IC2S2 2025 Workshop: Mobility Flows and Accessibility Using R and Big Open Data

Egor Kotov; Johannes Mast

doi:10.5281/zenodo.16238597

2b. 📊 Tutorial: Visualization of Mobility Using `flowmapper` and `flowmapblue`

Authors

Affiliations

Egor Kotov

Max Planck Institute for Demographic Research

Universitat Pompeu Fabra

Johannes Mast

The German Aerospace Center (Deutsches Zentrum für Luft- und Raumfahrt, DLR)

Julius-Maximilians-Universität Würzburg (JMU)

Doi

10.5281/zenodo.16238597

Visualization of Mobility using flowmapper & flowmapblue

1 Setup

First, load the required libraries for visualization.

library(spanishoddata)
library(tidyverse)
library(sf)
library(flowmapper)
library(basemaps)
library(ggnewscale)
library(patchwork)

We also set the data directory to the data folder, where the data will be downloaded by the spanishoddata package.

spod_set_data_dir("data")

1.1 Loading the data

We will download data for the city of Madrid, for two days: May 2nd and May 9th, 2024. May 2nd is a holiday in Madrid, so we can expect different mobility patterns compared to a regular Thursday like May 9th.

dates <- c("2024-05-02", "2024-05-09")

If you are using our provided Binder container in a web browser to follow the tutorial, do not try to analyze more than 2 days at once, as it will likely crash the instance. In this case, even the magic of DuckDB does not help overcome the 2GB memory limit. If you computer has 4-8 GB of RAM, you should be good to go.

For these days, we download the data using spod_get().

If you are using our pre-converted data from SSD

If you are using the files copied from the SSD passed around during the workshop (kindly, remember to return it), you can instead use spod_connect() function to load the pre-converted data in DuckDB format that is optimized for speed. In this case you will be able to quickly analyze multiple dates available in respective folders of the SSD. Open the *.Rproj file in the root of the folder you copied and see some starter code in start-here.R to point the spod_connect() towards a *.duckdb file.

Folder	Dates
5GB_2023_15-aug-15-sep_od_distr	15 August — 15 September 2023
10GB_2023_aug-sep_od_distr	1 August — 30 September 2023
15GB_2023_jul-aug-sep_od_distr	1 July — 30 September 2023
60GB_2023_od_distr	1 January — 31 December 2023

flows <- spod_get(
  type = "origin-destination",
  zones = "districts",
  dates = dates
)

These are origin-destination flows, which contain several million rows. For creating flow maps, we are interested in the total number of flows between each pair of districts. Therefore, we count the number of trips between each pair of origin and destination districts. The result is a data frame with three columns: o (origin), d (destination), and value (number of trips).

total_flow_counts <-
  flows |>
  group_by(o = id_origin, d = id_destination) |>
  summarise(value = sum(n_trips, na.rm = TRUE), .groups = "drop") |>
  arrange(desc(o), d, value) |>
  collect()

head(total_flow_counts)

# A tibble: 6 × 3    
  o        d        value
  <fct>    <fct>    <dbl>
1 31260_AM 01017_AM 32.8 
2 31260_AM 01028_AM 27.7 
3 31260_AM 01036     3.92
4 31260_AM 01051     2.51
5 31260_AM 0105902  22.3 
6 31260_AM 0105903   6.24

Besides the flow data, we also want the spatial boundaries of the districts for visualisation purposes. We can access these districts using the spod_get_zones() function, and we can filter for the Madrid region using the luas_mitma column, which contains the name of the region.

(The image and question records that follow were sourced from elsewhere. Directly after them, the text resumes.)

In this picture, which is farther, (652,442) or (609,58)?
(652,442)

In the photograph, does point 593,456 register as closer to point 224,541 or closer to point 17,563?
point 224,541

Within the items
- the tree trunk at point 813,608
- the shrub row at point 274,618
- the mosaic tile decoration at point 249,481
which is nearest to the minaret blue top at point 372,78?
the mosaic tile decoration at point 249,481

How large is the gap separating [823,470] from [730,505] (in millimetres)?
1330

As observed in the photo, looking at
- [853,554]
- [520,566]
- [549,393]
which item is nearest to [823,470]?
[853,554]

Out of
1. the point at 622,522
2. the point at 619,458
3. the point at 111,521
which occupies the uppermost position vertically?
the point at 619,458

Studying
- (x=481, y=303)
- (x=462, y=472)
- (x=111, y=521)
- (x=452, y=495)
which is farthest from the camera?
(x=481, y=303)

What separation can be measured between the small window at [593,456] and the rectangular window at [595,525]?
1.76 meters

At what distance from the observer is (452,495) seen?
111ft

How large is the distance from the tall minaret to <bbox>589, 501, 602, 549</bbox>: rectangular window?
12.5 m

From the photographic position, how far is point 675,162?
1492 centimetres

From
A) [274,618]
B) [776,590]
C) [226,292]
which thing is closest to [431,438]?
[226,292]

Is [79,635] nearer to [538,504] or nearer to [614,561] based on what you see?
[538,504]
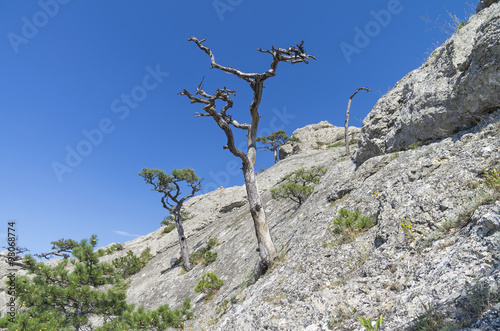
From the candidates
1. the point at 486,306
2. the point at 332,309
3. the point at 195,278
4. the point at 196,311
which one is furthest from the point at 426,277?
the point at 195,278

Because we first want to work with flowmapblue, which expects inputs to be in the WGS84 coordinate reference system, we transform the districts to the WGS84 system (EPSG:4326).

zones <- spod_get_zones(zones = "districts", ver = 2)

zones_madrid_4326 <- zones |>
  filter(luas_mitma == "GAU Madrid") |>
  st_transform(4326) # flowmapblue assumes coordinates in wgs84

For these districts, we extract the centroids, which will be used as the position of the nodes in all the graph visualisations we will be able to create.

zones_madrid_coords_4326 <-
  zones_madrid_4326 |>
  st_centroid() |>
  st_coordinates() |>
  as.data.frame() |>
  mutate(name = zones_madrid_4326$id) |>
  rename(x = X, y = Y)

For visualising the Madrid regions, we only keep flows which both originate and end in the Madrid region.

total_flow_counts_m <-
  total_flow_counts |>
  filter(o %in% zones_madrid_4326$id & d %in% zones_madrid_4326$id)

head(total_flow_counts_m)

# A tibble: 6 × 3
  o     d       value
  <fct> <fct>   <dbl>
1 28903 28002    78.0
2 28903 28004    58.6
3 28903 2800501 131. 
4 28903 2800502 168. 
5 28903 2800503 156. 
6 28903 2800504 177.

2 Interactive visualizations with flowmapblue

2.1 Setting the mapbox token

We will use the flowmapblue library to create an interactive flow map. This package uses Mapbox for rendering the background basemap, so we need to set a Mapbox access token. You can get a free token by signing up at Mapbox.

Tip

You can also copy our API key for MapBox from this doc, but it will only work on the day of the workshop, so we recommend you to get your own free token if you plan to keep on using {flowmapblue} after the workshop.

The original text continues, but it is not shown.